Ryan McNulty is a local filmmaker from Westminster. Even though we share the same last name we are not related. McNulty became interested in photography when he received an inexpensive camcorder for Christmas when he was 10 years old. He began to make his own videos by filming his friends and parents.
A year later he got a digital camera that he used to make Claymation films. He made figures out of clay and moved them around, moving each one slightly and then photographing them. That made a moving image. McNulty made about 10 films using this method. The first film was about a monster that ate smaller monsters and evolved into different shapes and sizes.
When McNulty attended Winters Mill High School, he was involved in theater as an actor. During his last semester in high school he took a video production class. It was the first time he had held a camera to make films since he was a child.
“It came naturally to me. I learned the basics of film making and editing,” he said. At that time, it was just fun for him. McNulty graduated from high school in 2015.
McNulty was accepted to Towson University as an education major. But by the fall of 2015, he found that his real interest was in filmmaking and changed his major from Education to Electronic Media and Film.
He attended screening of films that were hosted by the EMF department. The first film he saw was a monster movie made by some Towson alumni. McNulty was intrigued that someone from Towson had achieved success. It was through EMF that McNulty got to be an extra on the Netflix show, “House of Cards”.
The next semester, he became a member of the Towson University film society called “Lambda Kappa Tau.”
“It is a great organization run by students, including film and audio people who make films, music, graphic design and follow other artistic pursuits. It is a great way to gain experience and make connections.

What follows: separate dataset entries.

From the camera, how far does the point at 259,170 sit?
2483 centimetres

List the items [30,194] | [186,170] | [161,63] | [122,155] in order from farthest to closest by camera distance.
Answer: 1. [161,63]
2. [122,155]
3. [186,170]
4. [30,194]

People are often asking for film crew or actors for their movies,” he said. “I feel like I am a lot more prepared for entering the film industry because of LKT.”
In January of 2017, McNulty made his first short film called “Incident Report.” The film story follows two detectives investigating a house in Baltimore. Neighbors called them to investigate a house that had a foul smell. S
tone, the older detective, rides with a younger detective named Lambert. They find remnants of a murder scene inside the house. There is a dead body on a piano and a woman badly beaten with a number six carved on her forehead. The story goes from there and has a surprise ending.
McNulty’s film has been shown at the “Spotlight Horror Film Awards” near Atlanta. His film was a bronze award winner. It was also an “Official Selection” at the 2018 Ocean City Film Festival.
McNulty made a second short film in August called “Mouthwash,” starring his friend Austin Anderson, who was in the theater with him at Winters Mill. Austin stars as a domestic terrorist. Two government agents captured him. In the film, the detectives are trying to get him to tell them about his plans for destruction. They use a mouthwash mixture that is 50 percent alcohol to get the terrorist to give them information about his plans. Then the detectives use dental torture on him.
The Maryland Film Industry Coalition is an organization of Maryland filmmakers that are trying to keep film alive in the Baltimore area. They hosted a gala in November 2017 where they presented a scholarship with entry open to any filmmaker in Maryland. Film entries had to focus on why Maryland is a great place for film makers.
McNulty did a mini documentary with clips from his films” Mouthwash” and “Incident Report,” with his voice over explaining how the films were made and what filming in Baltimore is like. Three people were given awards including McNulty, who won first place and a $1,000 scholarship.
He made this film with a production group called “Creamed Productions.” It is a group of students who are exceptionally passionate about writing for film, making films, watching films and the process. They have made about 25 short films so far.
McNulty has also gotten involved in lighting work for films. He took a class at Towson University in lighting for film.
“I really enjoyed it and became interested in how lighting shapes the atmosphere of the movie. Since that class I have been involved in a lot of student films with lighting. It is a very satisfying field,” he said.
“I like making films because I like entertaining people. I like writing absurd plot lines and concepts and getting them on to film. For example, ‘Incident Report’ has a surprise ending. I like sitting in an audience that has never seen it and watching their reaction. It is magical.”
He also has an interest in photography. McNulty got his first DSLR camera, a Canon Rebel T5i in 2016. “It was a good starter camera to learn technical skills,” he said. McNulty likes to take extreme close-up photographs of textures. He also likes to experiment with framing an image within a frame. For example, having two objects or subjects forming the borders of a frame in the foreground with a subject in the background.
Often, McNulty goes outside with his camera and shoots whatever is interesting to him. He has recently become interested in photo editing and has invested in higher quality lenses. All his photography is self-taught from exposure settings, editing and composition. “Whenever I pick up my camera, I learn something new and find it rewarding,” McNulty said.